• **TEXTE CHOISI**:
Brésil : légitimation institutionnelle des attaques politiques sous Bolsonaro

Image du Sgt Johnson Barros/Force aérienne brésilienne. Copyright : Armée de l'air brésilienne CC-BY-NC-SA 2.0.

En juillet 2020, Meta (alors appelé Facebook) a annoncé le démantèlement d’un réseau de profils, de pages et de groupes liés au président brésilien Jair Bolsonaro et au parti sous lequel il avait été élu en 2018, le Parti social libéral (PSL, de droite).

Selon la grande entreprise technologique, ce réseau de 33 comptes, 14 pages et un groupe Facebook, ainsi que 37 comptes Instagram, comportait des faux comptes et des comptes clonés utilisés pour « créer des journalistes fictifs, publier des contenus et gérer des pages en se faisant passer pour des organes de presse, tout en se soustrayant aux autorités ».

• **EXTRAIT DES DONNÉES**:
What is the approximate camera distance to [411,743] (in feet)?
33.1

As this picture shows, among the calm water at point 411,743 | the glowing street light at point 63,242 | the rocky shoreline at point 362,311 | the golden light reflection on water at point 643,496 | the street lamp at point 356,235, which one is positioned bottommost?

• **CONSIGNE**:
Recopiez sans rien modifier, dans le texte sur le Brésil sous Bolsonaro, le passage qui s'ouvre sur les mots contenant « Image du Sgt » et se termine par « (PSL, de droite). ».

• **RÉPONSE À LA CONSIGNE**:
Image du Sgt Johnson Barros/Force aérienne brésilienne. Copyright : Armée de l'air brésilienne CC-BY-NC-SA 2.0.

En juillet 2020, Meta (alors appelé Facebook) a annoncé le démantèlement d’un réseau de profils, de pages et de groupes liés au président brésilien Jair Bolsonaro et au parti sous lequel il avait été élu en 2018, le Parti social libéral (PSL, de droite).